# Ipad



## bagalorifere (1 Juillet 2011)

Bonjour à tous (et à toutes mais là c'est plus rare  )

Je me concentre actuellement sur l'achat d'un Ipad (d'occasion, avis aux amateurs ;-) ).

Et là une question m'est apparue : 
est il possible que celui ci remplace mes sauvegardes sur disque ?

Je m'explique, je ne dispose pas de beaucoup de données critiques une quinziane de Go) mais les photos, la musique et quelques doc ... serait il possible de les synchroniser avec un Ipad ?
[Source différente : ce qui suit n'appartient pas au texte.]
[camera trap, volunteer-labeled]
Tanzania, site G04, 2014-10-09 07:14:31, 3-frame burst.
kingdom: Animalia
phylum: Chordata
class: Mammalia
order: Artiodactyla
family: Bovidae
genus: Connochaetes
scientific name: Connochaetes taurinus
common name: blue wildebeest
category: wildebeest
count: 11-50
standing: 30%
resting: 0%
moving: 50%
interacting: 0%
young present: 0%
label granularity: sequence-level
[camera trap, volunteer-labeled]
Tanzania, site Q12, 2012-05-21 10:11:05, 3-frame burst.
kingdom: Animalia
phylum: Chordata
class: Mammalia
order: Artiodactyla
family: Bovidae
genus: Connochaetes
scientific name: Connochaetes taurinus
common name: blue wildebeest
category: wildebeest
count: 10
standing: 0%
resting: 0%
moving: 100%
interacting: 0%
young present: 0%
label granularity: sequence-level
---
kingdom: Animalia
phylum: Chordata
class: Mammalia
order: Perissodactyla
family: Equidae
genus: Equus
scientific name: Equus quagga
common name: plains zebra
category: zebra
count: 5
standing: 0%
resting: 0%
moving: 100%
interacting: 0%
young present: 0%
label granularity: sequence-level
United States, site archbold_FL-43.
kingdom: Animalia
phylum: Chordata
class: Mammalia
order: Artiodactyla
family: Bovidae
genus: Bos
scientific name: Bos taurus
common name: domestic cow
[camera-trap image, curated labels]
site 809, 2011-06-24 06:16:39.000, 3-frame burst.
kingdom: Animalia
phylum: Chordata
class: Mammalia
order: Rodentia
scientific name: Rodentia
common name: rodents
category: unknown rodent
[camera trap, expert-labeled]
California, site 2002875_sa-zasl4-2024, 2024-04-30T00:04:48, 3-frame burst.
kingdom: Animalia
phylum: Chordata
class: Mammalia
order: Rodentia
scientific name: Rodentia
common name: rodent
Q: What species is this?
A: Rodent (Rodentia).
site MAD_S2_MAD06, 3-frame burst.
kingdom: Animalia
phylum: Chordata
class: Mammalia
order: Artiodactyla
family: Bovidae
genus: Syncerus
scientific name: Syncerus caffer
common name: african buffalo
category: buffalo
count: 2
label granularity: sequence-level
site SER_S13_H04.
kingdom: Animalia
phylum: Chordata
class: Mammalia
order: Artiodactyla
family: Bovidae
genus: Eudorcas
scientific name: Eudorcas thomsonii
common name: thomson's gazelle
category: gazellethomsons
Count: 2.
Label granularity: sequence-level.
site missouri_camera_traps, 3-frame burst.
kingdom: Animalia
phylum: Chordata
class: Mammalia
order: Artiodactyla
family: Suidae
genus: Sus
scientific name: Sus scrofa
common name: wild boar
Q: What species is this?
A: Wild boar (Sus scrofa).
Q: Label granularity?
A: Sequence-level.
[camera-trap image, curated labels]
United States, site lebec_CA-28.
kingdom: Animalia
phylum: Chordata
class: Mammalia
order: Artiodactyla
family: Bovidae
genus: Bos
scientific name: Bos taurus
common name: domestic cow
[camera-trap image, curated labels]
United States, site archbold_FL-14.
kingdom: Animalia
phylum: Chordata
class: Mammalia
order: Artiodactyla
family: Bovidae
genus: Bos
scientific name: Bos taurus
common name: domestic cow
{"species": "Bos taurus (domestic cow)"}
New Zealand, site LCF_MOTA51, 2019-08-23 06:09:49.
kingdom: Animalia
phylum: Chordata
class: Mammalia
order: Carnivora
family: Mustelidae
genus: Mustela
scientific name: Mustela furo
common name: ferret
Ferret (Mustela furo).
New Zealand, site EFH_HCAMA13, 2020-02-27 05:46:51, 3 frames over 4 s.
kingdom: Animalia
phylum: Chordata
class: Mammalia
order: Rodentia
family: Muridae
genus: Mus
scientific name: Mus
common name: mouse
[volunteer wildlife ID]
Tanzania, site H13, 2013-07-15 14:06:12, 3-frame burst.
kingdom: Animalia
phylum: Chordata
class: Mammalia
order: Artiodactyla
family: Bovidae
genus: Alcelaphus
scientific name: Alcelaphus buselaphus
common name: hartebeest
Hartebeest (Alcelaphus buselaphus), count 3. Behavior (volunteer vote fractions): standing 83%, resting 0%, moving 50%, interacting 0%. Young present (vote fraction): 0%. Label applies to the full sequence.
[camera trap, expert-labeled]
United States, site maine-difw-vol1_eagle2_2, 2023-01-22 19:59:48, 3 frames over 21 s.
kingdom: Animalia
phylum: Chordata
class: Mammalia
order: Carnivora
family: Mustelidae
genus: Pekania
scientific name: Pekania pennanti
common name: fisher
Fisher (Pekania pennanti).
Car dans ce cas là, je m'orienterais plutôt sur un 32 Go (alors qu'à l'origine je me concentrais sur un 16 Go et c'est dur ... de se concentrer .

Merci pour vos réponses.


----------



## twinworld (1 Juillet 2011)

pas une très bonne idée à mon avis. Il vaut mieux acheter un disque dur externe neuf 64 GB ou 128 GB. C'est plus efficace pour la sauvegarde. ça se branche sur n'importe quel ordi.


----------



## drs (1 Juillet 2011)

twinworld a dit:


> pas une très bonne idée à mon avis. Il vaut mieux acheter un disque dur externe neuf 64 GB ou 128 GB. C'est plus efficace pour la sauvegarde. ça se branche sur n'importe quel ordi.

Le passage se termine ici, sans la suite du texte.